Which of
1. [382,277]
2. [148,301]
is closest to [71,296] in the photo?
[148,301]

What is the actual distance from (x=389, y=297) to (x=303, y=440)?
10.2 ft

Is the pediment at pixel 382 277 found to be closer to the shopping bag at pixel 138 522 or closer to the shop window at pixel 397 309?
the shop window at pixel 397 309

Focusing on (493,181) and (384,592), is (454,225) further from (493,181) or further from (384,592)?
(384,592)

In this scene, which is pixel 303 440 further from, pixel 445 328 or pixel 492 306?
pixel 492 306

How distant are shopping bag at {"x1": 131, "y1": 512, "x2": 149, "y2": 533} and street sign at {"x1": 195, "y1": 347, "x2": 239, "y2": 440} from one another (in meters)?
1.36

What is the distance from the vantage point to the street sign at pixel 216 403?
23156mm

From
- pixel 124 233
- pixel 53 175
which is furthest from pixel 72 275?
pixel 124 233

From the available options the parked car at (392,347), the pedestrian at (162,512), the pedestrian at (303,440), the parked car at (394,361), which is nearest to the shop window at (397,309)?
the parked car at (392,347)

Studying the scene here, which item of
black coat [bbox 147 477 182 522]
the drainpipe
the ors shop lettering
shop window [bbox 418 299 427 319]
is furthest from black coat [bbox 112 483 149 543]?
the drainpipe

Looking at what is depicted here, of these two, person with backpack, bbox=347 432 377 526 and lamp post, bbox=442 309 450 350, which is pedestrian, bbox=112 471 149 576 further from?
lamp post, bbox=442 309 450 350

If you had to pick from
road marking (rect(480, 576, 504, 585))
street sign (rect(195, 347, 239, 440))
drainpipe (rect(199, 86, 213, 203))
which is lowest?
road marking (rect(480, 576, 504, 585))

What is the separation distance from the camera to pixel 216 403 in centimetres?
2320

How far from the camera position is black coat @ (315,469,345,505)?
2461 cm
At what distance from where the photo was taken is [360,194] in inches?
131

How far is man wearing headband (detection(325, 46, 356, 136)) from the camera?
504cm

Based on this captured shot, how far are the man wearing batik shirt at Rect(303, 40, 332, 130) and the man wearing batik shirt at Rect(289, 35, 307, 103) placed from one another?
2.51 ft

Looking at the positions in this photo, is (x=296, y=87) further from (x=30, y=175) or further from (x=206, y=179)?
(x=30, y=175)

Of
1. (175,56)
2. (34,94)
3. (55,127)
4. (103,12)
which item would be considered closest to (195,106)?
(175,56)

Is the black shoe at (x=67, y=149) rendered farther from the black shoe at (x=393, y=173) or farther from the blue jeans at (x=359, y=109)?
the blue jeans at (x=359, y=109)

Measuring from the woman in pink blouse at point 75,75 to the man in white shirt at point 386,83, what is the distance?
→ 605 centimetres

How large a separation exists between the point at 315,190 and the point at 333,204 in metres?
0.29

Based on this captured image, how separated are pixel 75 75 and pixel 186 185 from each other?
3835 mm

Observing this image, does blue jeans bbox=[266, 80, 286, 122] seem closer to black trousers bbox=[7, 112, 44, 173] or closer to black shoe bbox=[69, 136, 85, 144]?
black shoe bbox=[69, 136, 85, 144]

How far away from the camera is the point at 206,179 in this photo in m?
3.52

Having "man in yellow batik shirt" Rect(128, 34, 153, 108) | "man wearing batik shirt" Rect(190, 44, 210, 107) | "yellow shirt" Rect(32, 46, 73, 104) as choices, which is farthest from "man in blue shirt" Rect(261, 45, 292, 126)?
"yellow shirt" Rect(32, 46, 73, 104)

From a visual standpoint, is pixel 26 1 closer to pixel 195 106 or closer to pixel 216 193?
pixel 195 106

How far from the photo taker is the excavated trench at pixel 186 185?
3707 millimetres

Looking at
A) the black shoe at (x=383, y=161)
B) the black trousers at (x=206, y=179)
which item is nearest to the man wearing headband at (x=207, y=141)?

◇ ◇ ◇

Write out every line from the one containing "From a visual" down through the last line of the rows above, including both ends.

From a visual standpoint, is pixel 26 1 closer to pixel 195 106 or closer to pixel 216 193?
pixel 195 106

How far from the photo taker is the excavated trench at pixel 186 185?
3707 millimetres

Looking at
A) the black shoe at (x=383, y=161)
B) the black trousers at (x=206, y=179)
which item is nearest to the man wearing headband at (x=207, y=141)?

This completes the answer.